プロローグ2
21世紀前半、世界は何の前触れもなく、それまでただの伝説やお伽噺の住人としか思われていなかったエルフ・ドワーフ・ドラゴンなどが実在する幻獣界と融合した。
この大融合といわゆる災害を生き残ったわずかな歴史学者、生物学者、物理学者たちによると、規模の大小はあれ地球の歴史上でも幾度も近いことは起こっていたんじゃないかと発表していた。

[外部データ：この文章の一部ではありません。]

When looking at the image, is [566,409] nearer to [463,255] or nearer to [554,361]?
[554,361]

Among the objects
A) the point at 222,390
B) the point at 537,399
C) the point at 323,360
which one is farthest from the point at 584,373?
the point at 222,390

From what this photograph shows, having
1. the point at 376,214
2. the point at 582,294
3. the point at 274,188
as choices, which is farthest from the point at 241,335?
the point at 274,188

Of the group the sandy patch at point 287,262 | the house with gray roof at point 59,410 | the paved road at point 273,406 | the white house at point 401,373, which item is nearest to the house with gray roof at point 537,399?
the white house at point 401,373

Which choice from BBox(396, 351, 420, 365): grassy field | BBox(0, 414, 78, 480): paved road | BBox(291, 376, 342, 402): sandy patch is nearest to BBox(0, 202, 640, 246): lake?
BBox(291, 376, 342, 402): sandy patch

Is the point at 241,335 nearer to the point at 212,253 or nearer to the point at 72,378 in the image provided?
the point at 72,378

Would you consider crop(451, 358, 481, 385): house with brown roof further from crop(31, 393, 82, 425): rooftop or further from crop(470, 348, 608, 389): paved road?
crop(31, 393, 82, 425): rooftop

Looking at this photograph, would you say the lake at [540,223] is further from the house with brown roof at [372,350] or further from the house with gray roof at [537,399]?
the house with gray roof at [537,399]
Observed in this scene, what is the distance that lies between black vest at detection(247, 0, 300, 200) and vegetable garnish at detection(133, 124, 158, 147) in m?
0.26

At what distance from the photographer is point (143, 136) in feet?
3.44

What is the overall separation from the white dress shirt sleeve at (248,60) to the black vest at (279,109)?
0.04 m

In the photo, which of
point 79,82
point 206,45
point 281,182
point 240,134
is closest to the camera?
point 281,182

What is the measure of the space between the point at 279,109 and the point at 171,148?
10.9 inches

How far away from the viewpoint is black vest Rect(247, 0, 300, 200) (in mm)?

説明に用いられる代表的な事例としては地球の古生代前半である約5億5千年前のカンブリア紀時代を語ることが多い。
化石からはそれまで数十種しかいなかった地球上の生物群が、この時を境にして多種多様な生物進化が始まり短期間に1万種以上もの新種生命体が生まれた。
そして人類の祖先も含めて様々な生物進化の方向性がこの時代に形作られたといわれている。
その原因については長らく不明であったが、もしこれが大融合と同じ現象、他次元世界との接触で異なる生命体同士が混じり合った突発的な進化ではなかったかというのだ。
また面白いのはかつての旧世界に幻獣界を表すような魔法が発達した異世界の話があったように、幻獣界側にも科学という別の文明形態が発達した異世界の伝説があったことだろう。
2つの世界は互いの無意識下では以前から繋がりあり、何らかの形で影響しあっていたのではないかというのが定説だ。
そして大融合では大きな地震を思わせる世界規模の改変の後、近代的なビルや構造物は次々と異世界の自然に飲み込まれ、様々な2つが混じり合う新世界が生まれていた。
だがまだそれだけなら悲劇の成分は少なかっただろが、予定外の異なる世界同士の重なりは大きな悲劇を生む。
お互いに相手を認識する間もなく世界規模でそれははじまった。
恐ろしいほどの規模・スピードで進む疫病の発生である。
それぞれの世界で独自の進化を遂げていた微生物・細菌に対し両世界の生物の大半は無力だったのだ。
旧世界の人間(ヒューマン種)にとっては夏風邪でも亜人種にとっては不治の病。亜人種にとっては発症すらしない病原菌が人間にとっては致死性の猛毒であったりしたのだ。
これらは規模の大きさは違えど旧世界でも西欧人が新大陸発見などで原住民に接触したときにも互いに起こった。
あまりにも隔絶していた世界が出会うとき、それに抵抗する抗体が体内に無く致命的な疫病が蔓延する。
旧世界の科学はこれを知っていたし、幻獣界の知識層も記録としては知っていた。
時間があれば科学が抗体薬を開発することも、魔法が対応する治癒魔術を作り出すこともできたかもしれない。
だが膨大な種類の細菌・病原菌に対応出来るだけの時間も人手も両世界ともに不足していた。
当時の旧世界ヒューマン種 約70億人・幻獣界 亜人種たち 約10億人、その大半が1年以内に死亡した。
混乱から科学の頂点を極めていた現代文明は崩壊。併せて両世界の大半の国々も消滅するという未曾有の大災害となる。
かつての物理法則・世界地図すらも変化し、魔法までが実在するこの新しい世界を人々はネオアースと呼んだ。
(それ以前の地球文明を旧世界、エルフやドワーフたちがいた世界のことは幻世界・または幻獣界と呼ぶのが一般的)
大融合から100年、ネオアースに住む人口は新たな抗体を持ったヒューマン・亜人種により回復傾向にあり、確かなことは分からないが併せて5億~8億人ほどではないかと言われている。
う~ん、ここまで書いておいてなんですけど世界観の説明要らなかったかなw読みにくいし、ややこしいですよね。